# Unit test data

This directory contains very small, toy, data sets that are used
for unit tests.

## Object catalog: small_sky

This "object catalog" is 131 randomly generated radec values.

- All radec positions are in the Healpix pixel order 0, pixel 11.
- IDs are integers from 700-831.

The following are imports and paths that are used throughout the notebook.

In [None]:
import shutil
import tempfile
from pathlib import Path

import lsdb
import pyarrow as pa
import pyarrow.dataset as pds
import pyarrow.parquet as pq
from dask.distributed import Client
from hats.io.file_io import remove_directory

from hats_import import pipeline_with_client, ImportArguments

tmp_path = tempfile.TemporaryDirectory()
tmp_dir = tmp_path.name

hats_import_dir = "."
client = Client(n_workers=1, threads_per_worker=1, local_directory=tmp_dir)

### small_sky

This "object catalog" is 131 randomly generated radec values.

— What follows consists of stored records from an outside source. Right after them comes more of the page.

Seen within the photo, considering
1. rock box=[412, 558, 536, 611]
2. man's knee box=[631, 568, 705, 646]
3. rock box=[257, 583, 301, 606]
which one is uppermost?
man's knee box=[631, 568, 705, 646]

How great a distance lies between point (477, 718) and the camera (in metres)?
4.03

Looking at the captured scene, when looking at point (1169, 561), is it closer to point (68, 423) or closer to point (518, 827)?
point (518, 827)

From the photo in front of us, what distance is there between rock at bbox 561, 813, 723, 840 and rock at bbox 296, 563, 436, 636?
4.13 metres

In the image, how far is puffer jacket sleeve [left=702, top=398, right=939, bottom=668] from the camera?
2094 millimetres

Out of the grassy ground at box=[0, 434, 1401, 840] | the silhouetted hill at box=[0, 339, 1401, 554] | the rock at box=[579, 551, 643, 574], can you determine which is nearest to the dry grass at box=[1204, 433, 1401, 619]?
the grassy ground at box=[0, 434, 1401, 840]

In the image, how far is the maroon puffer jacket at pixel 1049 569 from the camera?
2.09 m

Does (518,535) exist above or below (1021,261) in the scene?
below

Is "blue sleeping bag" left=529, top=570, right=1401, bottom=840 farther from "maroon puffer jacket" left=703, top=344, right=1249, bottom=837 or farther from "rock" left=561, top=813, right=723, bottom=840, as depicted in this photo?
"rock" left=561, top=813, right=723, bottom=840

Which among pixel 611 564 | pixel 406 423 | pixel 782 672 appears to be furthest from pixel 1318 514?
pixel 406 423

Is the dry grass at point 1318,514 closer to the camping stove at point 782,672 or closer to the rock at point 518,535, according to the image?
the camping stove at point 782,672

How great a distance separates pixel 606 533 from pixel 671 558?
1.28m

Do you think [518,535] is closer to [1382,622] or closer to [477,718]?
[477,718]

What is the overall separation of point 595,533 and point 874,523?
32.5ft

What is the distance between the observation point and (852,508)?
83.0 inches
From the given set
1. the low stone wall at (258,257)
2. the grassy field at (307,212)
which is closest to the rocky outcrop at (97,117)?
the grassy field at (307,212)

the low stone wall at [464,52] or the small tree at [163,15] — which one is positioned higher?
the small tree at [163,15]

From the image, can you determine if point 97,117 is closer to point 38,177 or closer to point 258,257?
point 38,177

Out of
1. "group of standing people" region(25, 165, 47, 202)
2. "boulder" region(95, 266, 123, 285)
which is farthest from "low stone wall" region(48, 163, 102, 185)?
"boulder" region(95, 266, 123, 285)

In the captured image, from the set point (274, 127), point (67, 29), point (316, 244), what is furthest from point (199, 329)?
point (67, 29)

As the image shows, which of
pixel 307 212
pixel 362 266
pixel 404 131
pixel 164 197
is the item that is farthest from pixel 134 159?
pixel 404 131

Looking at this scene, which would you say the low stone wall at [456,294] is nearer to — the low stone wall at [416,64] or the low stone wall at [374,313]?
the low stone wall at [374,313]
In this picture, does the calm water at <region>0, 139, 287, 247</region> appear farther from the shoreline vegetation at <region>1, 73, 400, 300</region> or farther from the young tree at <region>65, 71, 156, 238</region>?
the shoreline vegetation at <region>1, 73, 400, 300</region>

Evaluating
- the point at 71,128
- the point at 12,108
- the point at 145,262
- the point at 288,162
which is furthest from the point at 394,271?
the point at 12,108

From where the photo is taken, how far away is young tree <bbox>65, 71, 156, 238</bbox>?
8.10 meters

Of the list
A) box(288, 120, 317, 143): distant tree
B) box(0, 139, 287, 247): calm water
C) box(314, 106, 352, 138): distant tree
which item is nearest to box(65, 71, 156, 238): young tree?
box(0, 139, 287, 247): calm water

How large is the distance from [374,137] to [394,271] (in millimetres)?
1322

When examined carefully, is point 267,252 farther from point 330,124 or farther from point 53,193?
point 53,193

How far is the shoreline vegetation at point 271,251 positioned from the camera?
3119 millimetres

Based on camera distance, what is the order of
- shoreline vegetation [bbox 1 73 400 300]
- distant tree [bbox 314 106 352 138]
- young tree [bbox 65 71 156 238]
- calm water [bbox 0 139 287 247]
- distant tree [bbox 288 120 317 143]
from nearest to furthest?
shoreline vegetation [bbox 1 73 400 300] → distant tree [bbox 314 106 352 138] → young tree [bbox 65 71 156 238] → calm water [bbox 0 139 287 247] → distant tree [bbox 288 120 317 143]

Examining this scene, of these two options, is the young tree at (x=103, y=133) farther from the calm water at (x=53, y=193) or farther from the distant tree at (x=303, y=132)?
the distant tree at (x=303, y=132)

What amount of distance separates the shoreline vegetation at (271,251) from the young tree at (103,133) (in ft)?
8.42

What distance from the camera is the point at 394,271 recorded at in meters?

- All radec positions are in the Healpix pixel order 0, pixel 11.
- IDs are integers from 700-831.

This catalog was generated with the following snippet:

In [None]:
remove_directory("./small_sky_object_catalog")
with tempfile.TemporaryDirectory() as pipeline_tmp:
    args = ImportArguments(
        input_path=Path(hats_import_dir) / "small_sky",
        output_path=".",
        file_reader="csv",
        highest_healpix_order=5,
        output_artifact_name="small_sky_object_catalog",
        tmp_dir=pipeline_tmp,
        addl_hats_properties={"hats_cols_default": ["ra", "dec", "id"]},
    )
    pipeline_with_client(args, client)

## Source catalog: small_sky_source

This "source catalog" is 131 detections at each of the 131 objects
in the "small_sky" catalog. These have a random magnitude, MJD, and
band (selected from ugrizy). The full script that generated the values
can be found [here](https://github.com/delucchi-cmu/hipscripts/blob/main/twiddling/small_sky_source.py)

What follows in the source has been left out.